Convert the listing below into a two-column CSV with the header row text,answer. Give one row per entry, put each field in double quotes, and replace any line breaks with spaces.

☆ ☆ ☆ ☆

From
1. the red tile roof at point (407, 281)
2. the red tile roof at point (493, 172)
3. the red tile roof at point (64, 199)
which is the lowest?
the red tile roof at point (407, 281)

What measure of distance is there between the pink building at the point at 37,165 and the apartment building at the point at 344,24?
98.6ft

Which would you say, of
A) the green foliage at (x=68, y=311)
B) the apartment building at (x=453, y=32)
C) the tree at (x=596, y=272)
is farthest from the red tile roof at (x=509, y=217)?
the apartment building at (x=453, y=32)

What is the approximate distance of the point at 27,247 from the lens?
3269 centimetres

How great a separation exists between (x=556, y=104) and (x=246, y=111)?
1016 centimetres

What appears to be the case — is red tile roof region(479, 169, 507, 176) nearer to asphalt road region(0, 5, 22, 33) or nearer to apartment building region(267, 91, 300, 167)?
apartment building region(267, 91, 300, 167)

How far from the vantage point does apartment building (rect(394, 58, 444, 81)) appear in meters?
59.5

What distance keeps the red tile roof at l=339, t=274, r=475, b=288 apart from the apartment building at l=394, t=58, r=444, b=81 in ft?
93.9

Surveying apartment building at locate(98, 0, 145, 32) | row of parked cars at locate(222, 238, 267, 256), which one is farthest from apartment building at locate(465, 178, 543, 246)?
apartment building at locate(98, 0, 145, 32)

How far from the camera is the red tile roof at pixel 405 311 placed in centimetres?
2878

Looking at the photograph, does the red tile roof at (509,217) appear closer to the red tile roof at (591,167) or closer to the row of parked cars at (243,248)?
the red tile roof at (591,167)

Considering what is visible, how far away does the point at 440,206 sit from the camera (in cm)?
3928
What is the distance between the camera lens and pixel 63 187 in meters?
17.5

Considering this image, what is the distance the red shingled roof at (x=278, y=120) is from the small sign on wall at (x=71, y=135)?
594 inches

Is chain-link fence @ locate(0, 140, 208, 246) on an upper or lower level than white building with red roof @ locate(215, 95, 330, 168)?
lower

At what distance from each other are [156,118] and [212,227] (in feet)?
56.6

☆ ☆ ☆ ☆

EXERCISE ANSWER:
text,answer
"From 1. the red tile roof at point (407, 281) 2. the red tile roof at point (493, 172) 3. the red tile roof at point (64, 199) which is the lowest?","the red tile roof at point (407, 281)"
"What measure of distance is there between the pink building at the point at 37,165 and the apartment building at the point at 344,24?","98.6ft"
"Which would you say, of A) the green foliage at (x=68, y=311) B) the apartment building at (x=453, y=32) C) the tree at (x=596, y=272) is farthest from the red tile roof at (x=509, y=217)?","the apartment building at (x=453, y=32)"
"What is the approximate distance of the point at 27,247 from the lens?","3269 centimetres"
"How great a separation exists between (x=556, y=104) and (x=246, y=111)?","1016 centimetres"
"What appears to be the case — is red tile roof region(479, 169, 507, 176) nearer to asphalt road region(0, 5, 22, 33) or nearer to apartment building region(267, 91, 300, 167)?","apartment building region(267, 91, 300, 167)"
"How far from the vantage point does apartment building (rect(394, 58, 444, 81)) appear in meters?","59.5"
"What distance keeps the red tile roof at l=339, t=274, r=475, b=288 apart from the apartment building at l=394, t=58, r=444, b=81 in ft?","93.9"
"Surveying apartment building at locate(98, 0, 145, 32) | row of parked cars at locate(222, 238, 267, 256), which one is farthest from apartment building at locate(465, 178, 543, 246)?","apartment building at locate(98, 0, 145, 32)"
"How far from the camera is the red tile roof at pixel 405 311 placed in centimetres?","2878"
"Looking at the photograph, does the red tile roof at (509,217) appear closer to the red tile roof at (591,167) or closer to the row of parked cars at (243,248)?","the red tile roof at (591,167)"
"Considering what is visible, how far away does the point at 440,206 sit from the camera (in cm)?","3928"
"What is the distance between the camera lens and pixel 63 187 in meters?","17.5"
"Considering this image, what is the distance the red shingled roof at (x=278, y=120) is from the small sign on wall at (x=71, y=135)?","594 inches"
"Is chain-link fence @ locate(0, 140, 208, 246) on an upper or lower level than white building with red roof @ locate(215, 95, 330, 168)?","lower"
"At what distance from each other are [156,118] and [212,227] (in feet)?","56.6"